26 marzo 2013
Lo spread e il solido Paese
I mercati finanziari italiani continuano ad essere molto intimoriti dalla possibilità di un nuovo downgrade del debito sovrano o dei rating delle nostre banche da parte di Moody's. Tuttavia, l'evidenza empirica ci dice che le agenzie di rating danno sì giudizi mediamente equilibrati ma altrettanto mediamente in ritardo
sulla probabilità di insolvenza. In altri termini, la situazione macroeconomica del nostro Paese potrebbe già essere molto peggiore di quanto quegli eventuali giudizi sintetici possano o vogliano dire.
Per esempio, il grafico in basso (click per ingrandire) conferma che a differenza che in altri paesi in sofferenza debitoria, l'Italia continua a non registrare miglioramenti nella propria posizione competitiva, e in particolare vede ulteriori aumenti nei costi unitari del lavoro:
Molto più di ratings o spread, che guardano solo alla situazione dei conti pubblici (comunque estremamente problematica), contano gli indicatori fondamentali. Siamo una delle sole due economie dell’EMU in cui il PIL
reale pro capite sia sceso dall’introduzione dell’euro. L'Italia è 169° su 179 paesi per crescita PIL pro capite dal 2000. World Economic Forum competitiveness ranking: 42°. World Bank’s ease of doing business: 73°. Ranking internazionali sulla performance scolastica e sulla diffusione dell’istruzione superiore: dal 25° posto in giù.
Persino questi risultati così neri rischiano di sottovalutare la realtà, perchè sostanzialmente basati su dati di diversi anni fa, quando alcune cose ancora non andavano così male... L'Italia non è un paese solido, è un paese solidamente nei guai!

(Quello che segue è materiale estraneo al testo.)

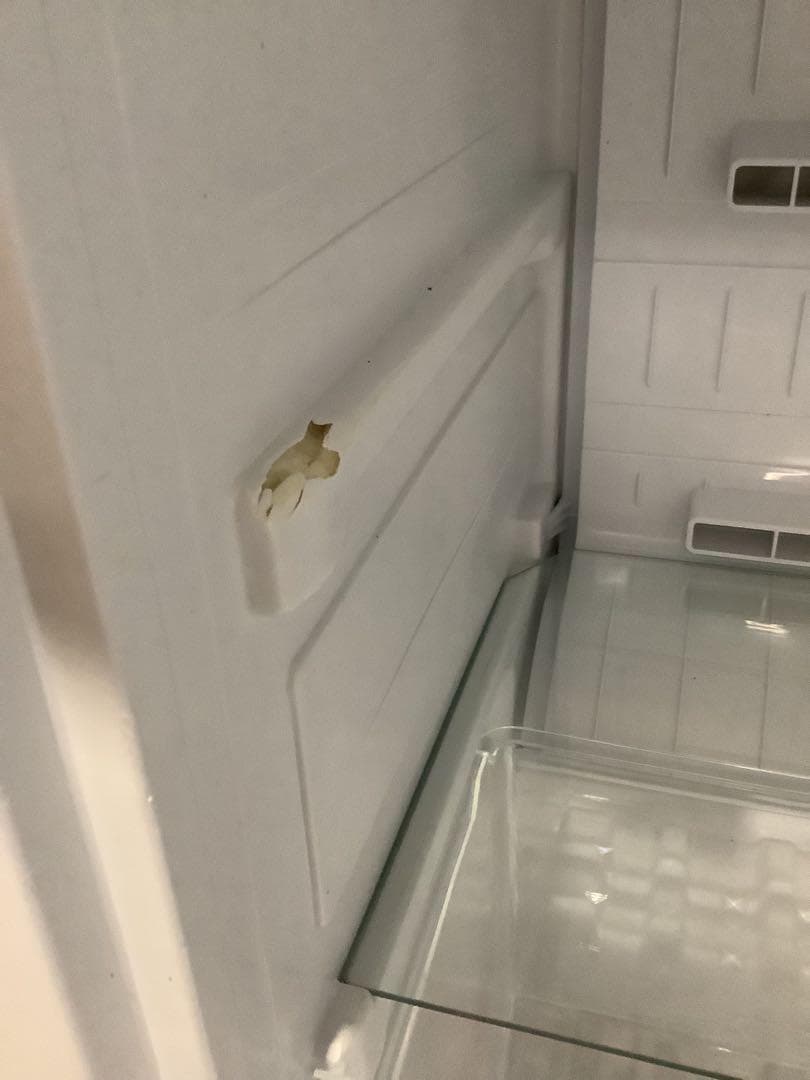 アイリスオーヤマ 2ドア冷蔵庫 IRSN-23A-S 231L 2020年製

I fondamentali reali dell'Italia sono ormai quelli tipici di un paese che non può permettersi il livello di consumi e redditi di Germania, Stati Uniti, UK, ecc.. Quindi, o si applicano cambiamenti molto drastici al nostro sistema economico e sociale (taglio significativo della spesa pubblica in primis, con conseguente riduzione della pressione fiscale), oppure ci si rassegni a diventare un paese relativamente povero. Alla fine le cose cambieranno in bene, ma non prima di aver toccato un doloroso fondo sul quale, evidentemente, ancora non ci siamo adagiati.